Pesquisadores alertam para perda de biodiversidade e redução drástica na capacidade de retenção de carbono
As queimadas recorrentes na Amazônia estão provocando uma transformação profunda no bioma. Estudos conduzidos por pesquisadores brasileiros revelam que áreas frequentemente atingidas pelo fogo estão se tornando florestas secundárias, mais pobres em biodiversidade e com uma drástica redução no estoque de carbono. Segundo os cientistas, as florestas impactadas podem perder até 68% da sua capacidade de armazenar dióxido de carbono (CO₂), agravando os efeitos das mudanças climáticas.
“Estamos observando um processo de secundarização da floresta. Ela não está se transformando em savana, mas em uma versão empobrecida de si mesma, com menos carbono estocado e menos diversidade de espécies”, explica Fernando Elias, pesquisador da Universidade Federal Rural da Amazônia.
Declínio das Espécies Florestais
O estudo, realizado em áreas de transição entre a Amazônia e o Cerrado, comparou florestas nunca queimadas, queimadas uma vez e queimadas várias vezes. Os resultados mostram que, enquanto espécies típicas do Cerrado e generalistas permanecem estáveis, as espécies florestais – mais sensíveis ao fogo – estão em declínio.
“A vulnerabilidade de algumas árvores é impressionante. Muitas espécies florestais têm cascas finas ou inexistentes, o que as torna extremamente suscetíveis ao fogo. Quando uma floresta com essas características é queimada, essas espécies podem desaparecer completamente daquele local”, alerta Elias.
Impacto no Clima e nos Serviços Ecossistêmicos
Além de ameaçar a biodiversidade, o empobrecimento das florestas compromete serviços ecossistêmicos cruciais, como a regulação das chuvas, o sequestro de carbono e a polinização. De acordo com os pesquisadores, as queimadas reduzem drasticamente o estoque de carbono na vegetação: florestas intactas armazenam em média 25,5 toneladas de carbono por hectare, enquanto áreas queimadas várias vezes retêm apenas 8 toneladas.
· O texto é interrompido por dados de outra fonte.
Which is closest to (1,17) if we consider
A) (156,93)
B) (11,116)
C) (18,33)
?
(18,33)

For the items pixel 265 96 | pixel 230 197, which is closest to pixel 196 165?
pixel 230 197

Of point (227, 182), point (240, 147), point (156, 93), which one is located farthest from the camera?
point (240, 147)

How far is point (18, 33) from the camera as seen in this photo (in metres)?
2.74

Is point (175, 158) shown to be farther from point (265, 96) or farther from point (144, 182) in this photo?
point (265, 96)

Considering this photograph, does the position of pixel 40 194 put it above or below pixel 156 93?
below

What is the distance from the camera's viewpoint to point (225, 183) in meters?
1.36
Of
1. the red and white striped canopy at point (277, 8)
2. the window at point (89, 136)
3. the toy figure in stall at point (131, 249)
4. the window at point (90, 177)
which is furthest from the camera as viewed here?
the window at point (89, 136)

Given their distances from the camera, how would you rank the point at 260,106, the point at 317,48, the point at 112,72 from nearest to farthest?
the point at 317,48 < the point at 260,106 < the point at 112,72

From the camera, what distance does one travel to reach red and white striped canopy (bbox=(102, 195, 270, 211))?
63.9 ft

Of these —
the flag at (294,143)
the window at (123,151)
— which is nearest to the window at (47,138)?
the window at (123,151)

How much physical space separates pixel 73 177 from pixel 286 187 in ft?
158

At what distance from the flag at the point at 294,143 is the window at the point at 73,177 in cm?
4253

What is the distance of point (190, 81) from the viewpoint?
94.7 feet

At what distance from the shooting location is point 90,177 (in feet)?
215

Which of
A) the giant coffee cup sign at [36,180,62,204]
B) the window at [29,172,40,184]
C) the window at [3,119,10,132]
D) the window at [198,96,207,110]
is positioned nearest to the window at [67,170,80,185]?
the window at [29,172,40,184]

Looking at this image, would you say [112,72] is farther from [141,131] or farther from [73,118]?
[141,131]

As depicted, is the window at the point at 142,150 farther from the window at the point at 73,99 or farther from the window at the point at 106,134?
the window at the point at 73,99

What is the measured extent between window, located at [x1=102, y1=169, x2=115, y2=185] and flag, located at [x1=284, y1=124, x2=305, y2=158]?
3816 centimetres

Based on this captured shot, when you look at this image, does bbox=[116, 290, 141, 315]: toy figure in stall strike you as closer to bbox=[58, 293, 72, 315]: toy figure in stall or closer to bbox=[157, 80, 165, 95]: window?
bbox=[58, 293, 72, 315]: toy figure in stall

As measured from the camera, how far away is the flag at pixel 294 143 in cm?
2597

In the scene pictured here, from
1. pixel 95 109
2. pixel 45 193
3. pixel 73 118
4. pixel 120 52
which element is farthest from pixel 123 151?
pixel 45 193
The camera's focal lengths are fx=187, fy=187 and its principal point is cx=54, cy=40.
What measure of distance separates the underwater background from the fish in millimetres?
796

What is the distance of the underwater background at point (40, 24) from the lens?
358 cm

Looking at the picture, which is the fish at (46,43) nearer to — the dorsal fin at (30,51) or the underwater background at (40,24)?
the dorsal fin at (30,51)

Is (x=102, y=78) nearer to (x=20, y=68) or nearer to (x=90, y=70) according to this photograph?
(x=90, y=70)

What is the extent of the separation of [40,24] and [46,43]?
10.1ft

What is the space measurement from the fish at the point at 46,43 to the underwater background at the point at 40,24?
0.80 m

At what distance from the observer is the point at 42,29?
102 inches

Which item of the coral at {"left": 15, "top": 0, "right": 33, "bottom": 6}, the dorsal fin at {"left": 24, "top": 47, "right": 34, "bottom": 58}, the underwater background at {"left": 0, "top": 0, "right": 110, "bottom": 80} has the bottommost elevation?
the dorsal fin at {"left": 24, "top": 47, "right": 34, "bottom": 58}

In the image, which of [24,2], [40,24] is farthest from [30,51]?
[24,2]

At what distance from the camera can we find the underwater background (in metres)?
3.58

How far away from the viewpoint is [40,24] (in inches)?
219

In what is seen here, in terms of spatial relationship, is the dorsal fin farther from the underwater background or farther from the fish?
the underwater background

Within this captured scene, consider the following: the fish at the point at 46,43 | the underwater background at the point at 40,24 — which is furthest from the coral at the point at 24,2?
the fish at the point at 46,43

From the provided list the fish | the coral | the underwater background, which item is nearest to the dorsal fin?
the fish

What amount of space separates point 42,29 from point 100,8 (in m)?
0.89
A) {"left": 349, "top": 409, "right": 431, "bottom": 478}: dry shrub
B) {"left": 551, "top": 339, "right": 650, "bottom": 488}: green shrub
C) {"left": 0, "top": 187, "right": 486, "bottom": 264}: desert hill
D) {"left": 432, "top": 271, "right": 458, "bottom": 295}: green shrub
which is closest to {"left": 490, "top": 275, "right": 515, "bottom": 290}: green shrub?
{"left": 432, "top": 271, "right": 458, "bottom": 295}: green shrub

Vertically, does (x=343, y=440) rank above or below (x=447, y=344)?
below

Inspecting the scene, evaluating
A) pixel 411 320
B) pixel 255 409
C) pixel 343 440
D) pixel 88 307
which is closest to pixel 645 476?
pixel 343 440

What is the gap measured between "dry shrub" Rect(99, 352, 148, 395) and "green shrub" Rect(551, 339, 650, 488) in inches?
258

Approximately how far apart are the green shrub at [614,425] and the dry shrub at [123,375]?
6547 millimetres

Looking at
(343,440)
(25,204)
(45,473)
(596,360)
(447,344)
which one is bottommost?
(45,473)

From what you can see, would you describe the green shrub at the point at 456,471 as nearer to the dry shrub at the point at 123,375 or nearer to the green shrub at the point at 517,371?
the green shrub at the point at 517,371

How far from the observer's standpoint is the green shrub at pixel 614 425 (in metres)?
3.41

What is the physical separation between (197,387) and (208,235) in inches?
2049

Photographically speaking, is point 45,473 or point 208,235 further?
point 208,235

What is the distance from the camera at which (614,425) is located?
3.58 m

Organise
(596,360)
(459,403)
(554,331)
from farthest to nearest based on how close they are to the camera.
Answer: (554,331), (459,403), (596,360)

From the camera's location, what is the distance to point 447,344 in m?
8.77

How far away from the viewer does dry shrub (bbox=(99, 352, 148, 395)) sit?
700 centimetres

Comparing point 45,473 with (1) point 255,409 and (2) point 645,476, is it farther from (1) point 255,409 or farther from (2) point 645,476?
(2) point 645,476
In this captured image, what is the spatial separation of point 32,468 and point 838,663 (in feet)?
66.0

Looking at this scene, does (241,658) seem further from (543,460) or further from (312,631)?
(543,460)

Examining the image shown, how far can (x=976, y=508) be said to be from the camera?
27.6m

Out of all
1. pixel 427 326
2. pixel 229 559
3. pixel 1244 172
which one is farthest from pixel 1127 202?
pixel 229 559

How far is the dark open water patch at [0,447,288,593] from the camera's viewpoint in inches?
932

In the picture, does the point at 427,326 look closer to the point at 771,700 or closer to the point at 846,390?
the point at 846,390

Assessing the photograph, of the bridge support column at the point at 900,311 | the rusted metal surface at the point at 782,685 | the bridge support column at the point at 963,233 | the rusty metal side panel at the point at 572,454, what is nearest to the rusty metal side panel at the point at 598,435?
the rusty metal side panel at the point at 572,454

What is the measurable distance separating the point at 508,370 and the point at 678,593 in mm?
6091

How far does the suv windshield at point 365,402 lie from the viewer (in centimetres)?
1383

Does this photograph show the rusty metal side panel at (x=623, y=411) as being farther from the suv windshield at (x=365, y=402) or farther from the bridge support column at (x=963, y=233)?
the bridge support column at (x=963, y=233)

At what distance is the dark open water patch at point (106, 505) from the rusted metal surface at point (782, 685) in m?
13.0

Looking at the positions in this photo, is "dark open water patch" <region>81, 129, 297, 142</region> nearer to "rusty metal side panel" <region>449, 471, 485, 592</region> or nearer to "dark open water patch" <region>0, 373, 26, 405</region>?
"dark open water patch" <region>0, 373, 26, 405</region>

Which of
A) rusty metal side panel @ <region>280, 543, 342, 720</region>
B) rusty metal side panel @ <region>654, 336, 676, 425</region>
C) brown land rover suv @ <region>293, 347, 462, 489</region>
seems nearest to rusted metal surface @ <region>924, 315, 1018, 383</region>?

“Cada queimada não só emite gases de efeito estufa como também libera o carbono armazenado nas árvores. Isso intensifica as mudanças climáticas e reduz a capacidade da floresta de atuar como um sumidouro de carbono”, afirma o pesquisador.
Ameaças no Arco do Desmatamento
As áreas analisadas, localizadas entre Amazonas, Pará e Mato Grosso, integram o chamado Arco do Desmatamento, uma região especialmente vulnerável devido à atividade agropecuária e às condições climáticas mais secas. O avanço das mudanças climáticas torna essas florestas ainda mais suscetíveis ao fogo, criando um ciclo de degradação contínuo.
“As florestas dessa região, muitas vezes tratadas como Cerrado, possuem elevado estoque de carbono e abrigam espécies típicas da Amazônia. No entanto, o Código Florestal permite o desmatamento de até 80% das áreas classificadas como Cerrado, o que coloca essas florestas em risco adicional”, destaca Elias.
Parcerias para a Ciência
O estudo, financiado pelo Instituto Serrapilheira, contou com a colaboração de instituições nacionais e internacionais, como a Universidade Estadual do Mato Grosso e a Universidade de Exeter, no Reino Unido. Desde 2017, o Serrapilheira já investiu mais de R$ 90 milhões em projetos científicos, buscando fortalecer a pesquisa no Brasil e promover o conhecimento sobre temas urgentes como o impacto das queimadas na Amazônia.